SH: Também acho que incentiva conversas entre pais e filhos. Pode haver uma criança que esteja se sentindo um pouco diferente e, depois de uma experiência como essa, queira dizer algumas coisas aos pais. Ou os pais podem perceber como a criança responde bem à experiência e então fazer algumas perguntas. E se a comunicação pode começar cedo, com as pessoas a expressarem-se e a dizerem o que sentem em relação a diferentes situações, isso realmente resulta em adultos muito melhores e de mente aberta, independentemente do que aconteça no final, independentemente do papel que a criança assuma. Agora é toda aquela comunicação e aquele respeito, enquanto muitas crianças chegam sem poder falar com ninguém sobre o que sentem, sabe? Eles têm medo de dizer: 'Ah, me sinto assim' ou: 'Às vezes, me sinto assim'. Eles não têm ninguém a quem recorrer e então pegam esses sentimentos e os reprimem.

247continiousmusic

PS: Parece que você está aludindo ao fato de que há pessoas que não gostam do programa. Como você lida com os pessimistas?

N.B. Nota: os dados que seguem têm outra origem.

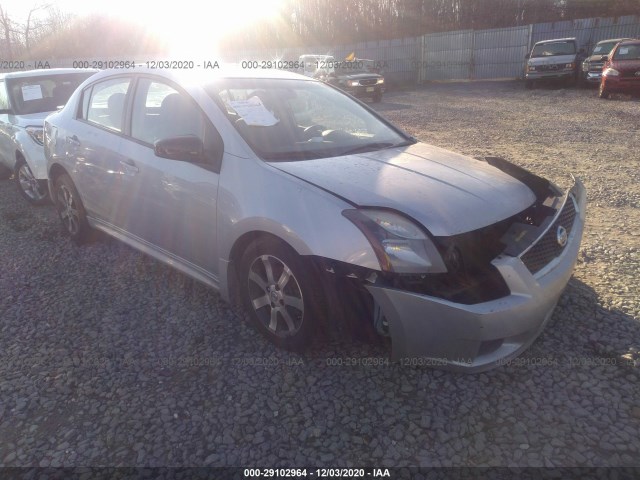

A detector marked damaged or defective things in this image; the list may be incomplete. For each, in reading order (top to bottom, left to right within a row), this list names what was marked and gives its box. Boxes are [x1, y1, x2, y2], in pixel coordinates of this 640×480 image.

damaged headlight [344, 209, 444, 274]
damaged front bumper [364, 176, 584, 372]
cracked front bumper [364, 176, 584, 372]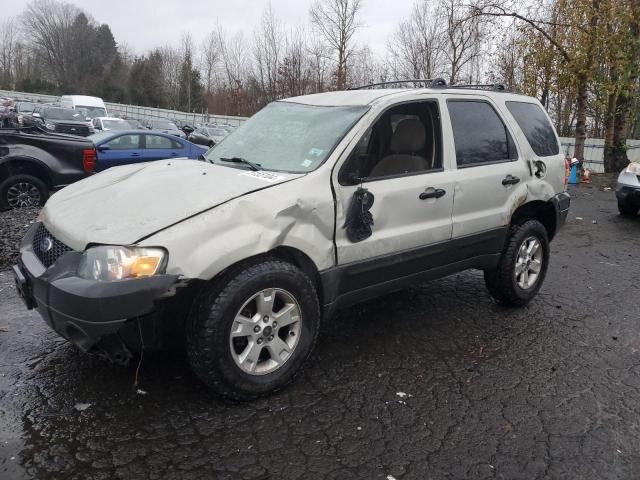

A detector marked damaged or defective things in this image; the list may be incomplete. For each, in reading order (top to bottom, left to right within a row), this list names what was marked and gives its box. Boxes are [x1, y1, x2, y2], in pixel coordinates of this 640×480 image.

crumpled hood [43, 160, 302, 249]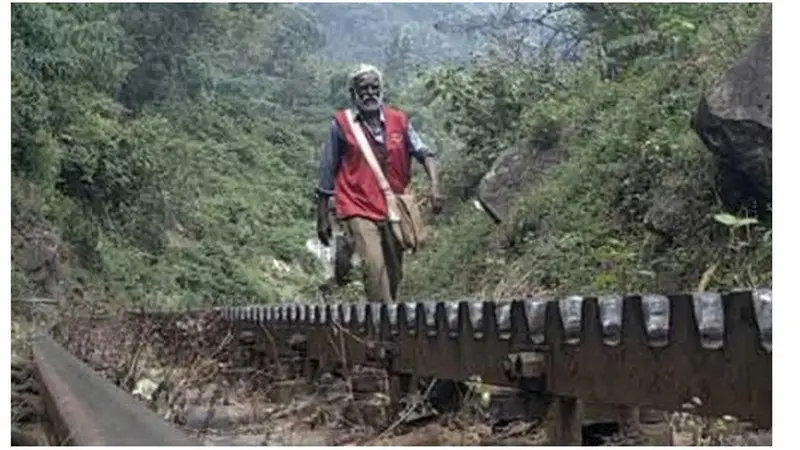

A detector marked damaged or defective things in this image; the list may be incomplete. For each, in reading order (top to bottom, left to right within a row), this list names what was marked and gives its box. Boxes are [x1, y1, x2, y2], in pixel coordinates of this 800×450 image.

rusty rail [31, 332, 202, 444]
rusty rail [217, 286, 768, 430]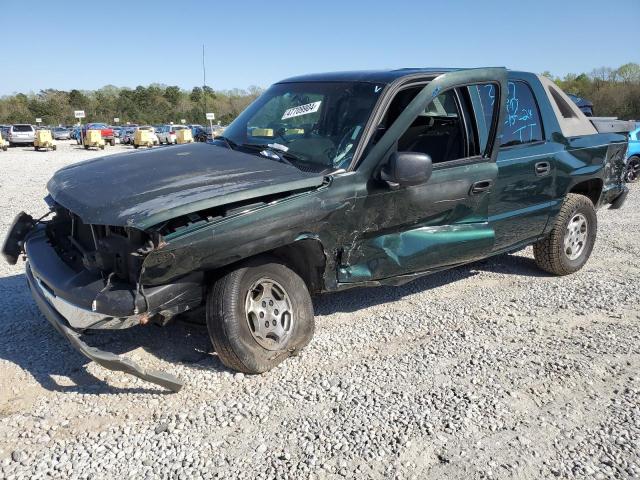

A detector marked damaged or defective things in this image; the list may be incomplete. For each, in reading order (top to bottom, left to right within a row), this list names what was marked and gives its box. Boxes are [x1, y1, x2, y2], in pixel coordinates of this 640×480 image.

crumpled hood [47, 142, 324, 229]
damaged front end [1, 201, 202, 392]
detached front bumper [25, 264, 182, 392]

SH: Nós apenas temos que continuar fazendo o que fazemos. Você sabe o que estou dizendo? Você não pode obrigar [as pessoas] a comparecer ao evento, mas. . . o programa não vai parar, não importa o quanto eles o deixem de lado.

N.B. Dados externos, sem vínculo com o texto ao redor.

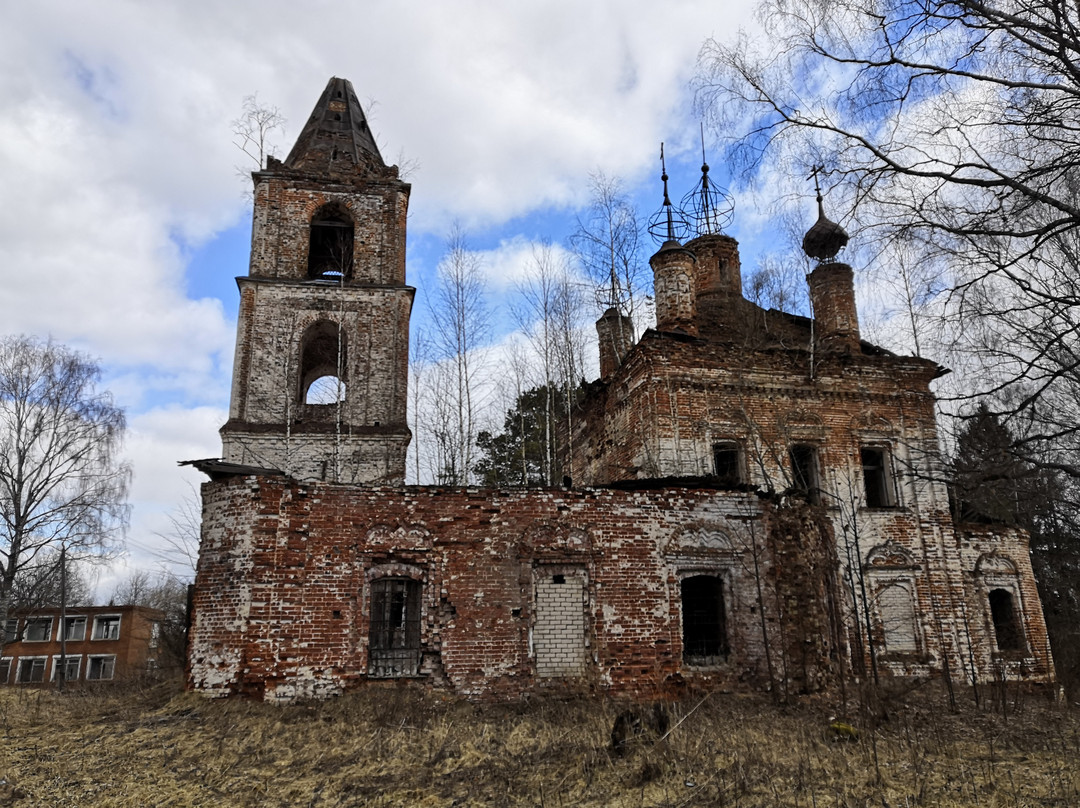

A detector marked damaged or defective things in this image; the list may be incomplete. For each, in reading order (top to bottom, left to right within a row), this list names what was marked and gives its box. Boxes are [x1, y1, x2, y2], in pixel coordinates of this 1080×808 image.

broken window frame [708, 442, 744, 486]
broken window frame [788, 446, 824, 502]
broken window frame [860, 446, 896, 508]
broken window frame [23, 620, 51, 644]
broken window frame [90, 616, 121, 640]
broken window frame [370, 576, 424, 680]
broken window frame [680, 572, 728, 664]
broken window frame [988, 588, 1020, 652]
broken window frame [16, 656, 46, 680]
broken window frame [87, 652, 116, 680]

PS: É tão claro que este programa está impactando uma mudança positiva. Você está pensando em outras maneiras de espalhar essa mensagem de maior aceitação?

SH: Eu tenho que ser eu. E estou feliz com quem eu sou. Enquanto eu continuar caminhando na minha verdade, de alguma forma isso irá passar para outra pessoa. E isso mesmo quando estou em uma boate. Temos muitos adultos que se consideram gays ou lésbicas. Mas eles ainda não estão totalmente fora. Pelo menos as drag queens estão vivendo, caminhando na sua verdade, sendo elas mesmas, aproveitando a vida sem restrições. E isso faz uma grande diferença.

PS: É realmente uma loucura o quanto empoderar-se fortalece os outros.

SH: Mesmo quando você nem sabe disso.

'Enquanto eu continuar caminhando na minha verdade, de alguma forma isso irá passar para outra pessoa.'

PS: E agora este é um novo capítulo emocionante: Drag Queen Story Hour chegou ao The Studio em parceria com a HBO. Qual é a sensação de ter esta plataforma para falar sobre o programa e divulgar sua mensagem?

SH: Acho que é uma oportunidade maravilhosa. Estou grato que o The Studio me trouxe aqui. Com toda a programação diversificada que eles fizeram ao longo das semanas, isso realmente se relaciona com a semana da família. Tivemos um sorteio muito, muito grande no estúdio hoje. E acho que continuará enquanto fazemos Drag Queen Story Hour. E agora, para não dizer que as pessoas não conheciam o The Studio antes, mas mais pessoas sabem dele do que nunca.

PS: Então, no final das contas, o que realmente torna a Drag Queen Story Hour especial?

SH: Ele preenche a lacuna entre dois extremos diferentes. Nem sempre vemos drag queens e crianças juntas. São dois mundos diferentes se encontrando e se encontrando em harmonia.